III. Comment les démocraties contrôlent leur armée

3.1. Les cinq piliers du contrôle démocratique

Dans une démocratie, l'armée dépend des civils élus. Pas parce qu'on se méfie des soldats. Mais parce que décider d'aller en guerre est une décision qui engage tout le pays. Elle doit donc être prise par des gens que les citoyens peuvent sanctionner aux élections.25

Ce contrôle repose sur cinq piliers.

Premier pilier : le chef de l'État commande l'armée.

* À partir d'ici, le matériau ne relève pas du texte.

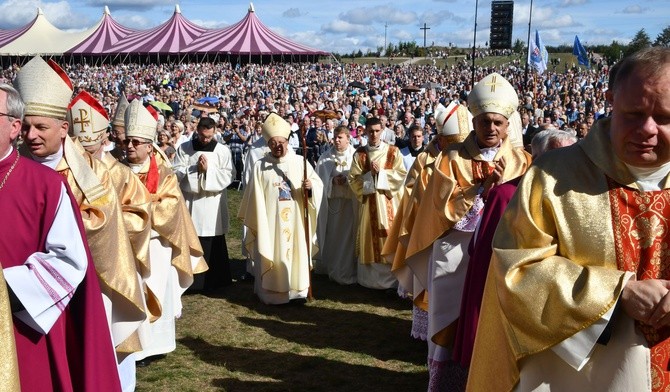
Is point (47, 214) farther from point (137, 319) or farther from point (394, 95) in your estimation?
point (394, 95)

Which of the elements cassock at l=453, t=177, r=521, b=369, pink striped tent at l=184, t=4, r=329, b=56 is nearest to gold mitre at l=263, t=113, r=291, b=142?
cassock at l=453, t=177, r=521, b=369

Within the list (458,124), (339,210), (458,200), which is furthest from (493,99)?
(339,210)

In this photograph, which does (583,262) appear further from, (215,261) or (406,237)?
(215,261)

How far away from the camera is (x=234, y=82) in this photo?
40.3 metres

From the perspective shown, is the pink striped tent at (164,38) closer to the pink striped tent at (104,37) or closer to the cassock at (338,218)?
the pink striped tent at (104,37)

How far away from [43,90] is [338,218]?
6.42 meters

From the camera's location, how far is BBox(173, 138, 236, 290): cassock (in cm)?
895

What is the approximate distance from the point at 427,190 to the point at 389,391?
5.63 feet

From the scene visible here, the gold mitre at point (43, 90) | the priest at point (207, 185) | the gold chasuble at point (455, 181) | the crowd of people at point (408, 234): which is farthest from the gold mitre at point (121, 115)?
the gold chasuble at point (455, 181)

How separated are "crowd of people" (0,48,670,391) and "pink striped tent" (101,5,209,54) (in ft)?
143

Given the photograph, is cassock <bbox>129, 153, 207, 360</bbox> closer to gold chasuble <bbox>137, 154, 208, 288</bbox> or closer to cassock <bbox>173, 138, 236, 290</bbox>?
gold chasuble <bbox>137, 154, 208, 288</bbox>

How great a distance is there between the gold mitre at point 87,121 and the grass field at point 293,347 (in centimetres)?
208

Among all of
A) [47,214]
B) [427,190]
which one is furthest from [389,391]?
[47,214]

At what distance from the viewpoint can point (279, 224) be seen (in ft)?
28.4
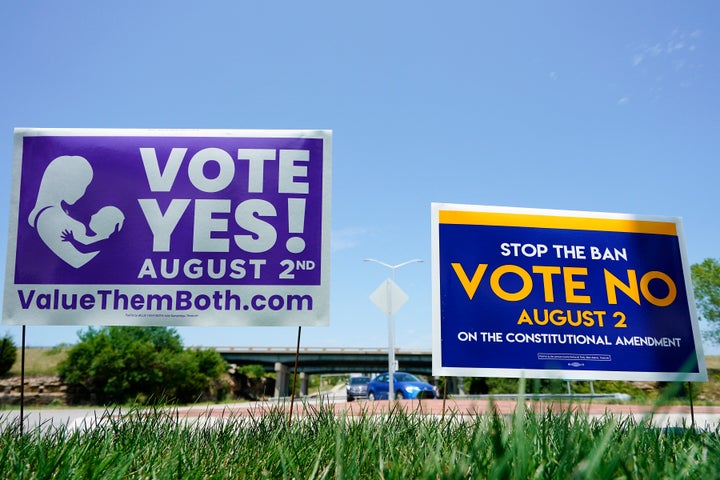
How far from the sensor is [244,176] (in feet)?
18.8

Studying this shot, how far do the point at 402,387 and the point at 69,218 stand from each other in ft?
70.5

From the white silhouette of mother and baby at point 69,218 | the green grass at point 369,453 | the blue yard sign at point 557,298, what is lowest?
the green grass at point 369,453

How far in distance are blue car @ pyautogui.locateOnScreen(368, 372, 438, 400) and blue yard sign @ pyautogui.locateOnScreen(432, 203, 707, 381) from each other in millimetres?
18098

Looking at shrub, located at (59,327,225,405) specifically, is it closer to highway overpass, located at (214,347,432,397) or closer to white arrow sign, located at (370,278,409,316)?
white arrow sign, located at (370,278,409,316)

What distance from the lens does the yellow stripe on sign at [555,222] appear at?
6.25m

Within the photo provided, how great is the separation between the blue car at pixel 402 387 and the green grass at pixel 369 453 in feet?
68.6

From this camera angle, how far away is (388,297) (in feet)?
53.7

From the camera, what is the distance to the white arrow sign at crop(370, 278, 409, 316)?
16.0 meters

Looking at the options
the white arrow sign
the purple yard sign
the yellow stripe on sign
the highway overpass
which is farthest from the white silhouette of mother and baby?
the highway overpass

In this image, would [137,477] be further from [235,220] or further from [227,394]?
[227,394]

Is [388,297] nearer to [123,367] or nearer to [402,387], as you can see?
[402,387]

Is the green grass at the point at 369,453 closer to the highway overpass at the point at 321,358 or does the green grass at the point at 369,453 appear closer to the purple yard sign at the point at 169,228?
the purple yard sign at the point at 169,228

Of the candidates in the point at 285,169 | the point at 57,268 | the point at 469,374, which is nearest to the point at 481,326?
the point at 469,374

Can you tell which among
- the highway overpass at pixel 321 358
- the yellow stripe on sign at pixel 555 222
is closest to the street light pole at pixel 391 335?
the yellow stripe on sign at pixel 555 222
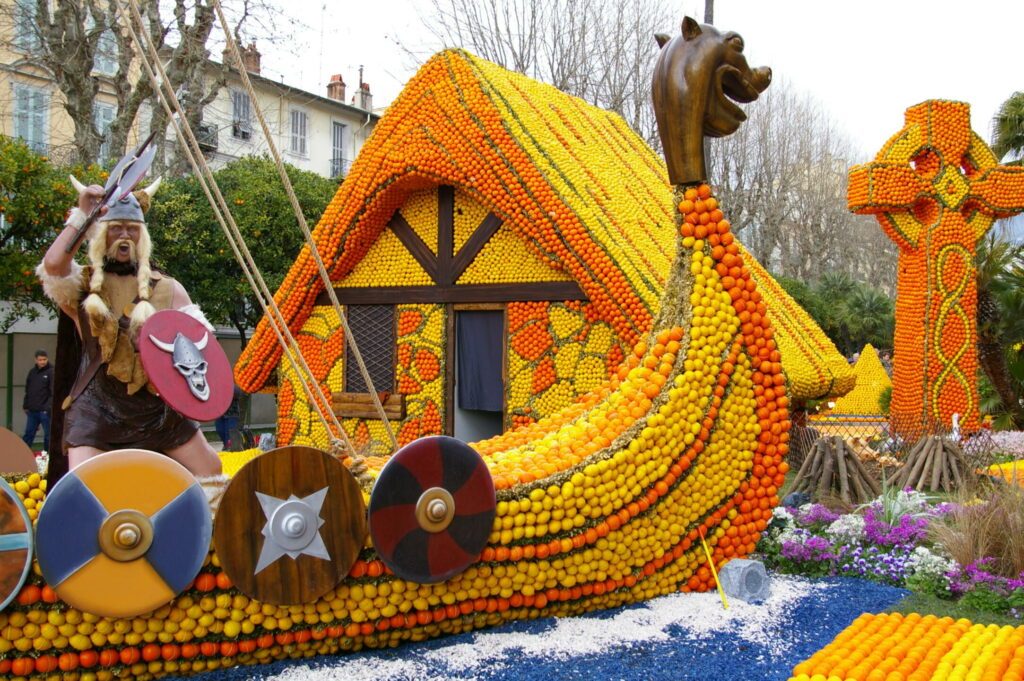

Deuxième pilier : le Parlement vote le budget de la défense et autorise les opérations militaires à l'étranger.

Troisième pilier : les tribunaux peuvent juger les comportements illégaux de l'armée, y compris ceux des officiers.

Quatrième pilier : la presse est libre de couvrir les affaires militaires. Un journaliste qui peut enquêter sur une armée est l'un des meilleurs remparts contre les abus.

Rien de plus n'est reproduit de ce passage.